Unlike the supply chain attack against the Ukrainian tax accounting package M.E.Doc, which resulted in the 2017 global NotPetya incident, this intrusion’s goal was espionage. Hence only networks of selected targets were intruded via the SUNBURST backdoor planted through the compromised SolarWinds Orion Platform software.

Organisations that have installed an affected SolarWinds Orion Platform version should treat all hosts monitored by the SolarWinds Orion Platform as compromised, identify all threat actor-controlled accounts and infrastructure within the organization and remove them, and only then rebuild the SolarWinds Orion Platform installation.
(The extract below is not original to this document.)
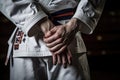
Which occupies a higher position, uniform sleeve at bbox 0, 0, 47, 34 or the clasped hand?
uniform sleeve at bbox 0, 0, 47, 34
Organizations with elevated protection requirements can follow the guidance in the DHS Emergency Directive 21-014 (obviously without reporting to CISA, unless the organization is part of the US government).

A good starting point to identify threat actor activity is searching for the IoCs provided by FireEye3,5 in DNS logs. In case DNS queries to one of the <ENCODED VICTIM HOSTNAME>.appsync-api.{eu,us}-{west,east}-{1,2}.avsvmcloud[.]com subdomains are found, you can use the SunBurst DGA Decoder provided by RedDrip77 to figure out which hostname in your network ran the SUNBURST backdoor code. In case you find CNAME replies to these DNS queries, this means in addition to running the backdoor code, the threat actors are/were interested in the host and elevated the connection to a full C2 connection. In the later case, we recommend contacting a competent incident response provider immediately.

We applaud our colleagues from FireEye for their thorough investigations.



Indicators of Compromise (IoCs)

For a full list of IoCs and detection signatures, please see the countermeasures published by FireEye: https://github.com/fireeye/sunburst_countermeasures


  • .avsvmcloud[.]com
  • .appsync-api.eu-west-1[.]avsvmcloud[.]com
  • .appsync-api.us-west-2[.]avsvmcloud[.]com
  • .appsync-api.us-east-1[.]avsvmcloud[.]com
  • .appsync-api.us-east-2[.]avsvmcloud[.]com
  • .digitalcollege[.]org

Known indicators as of 2020-12-16 only! Please, check linked resources for up-to-date information.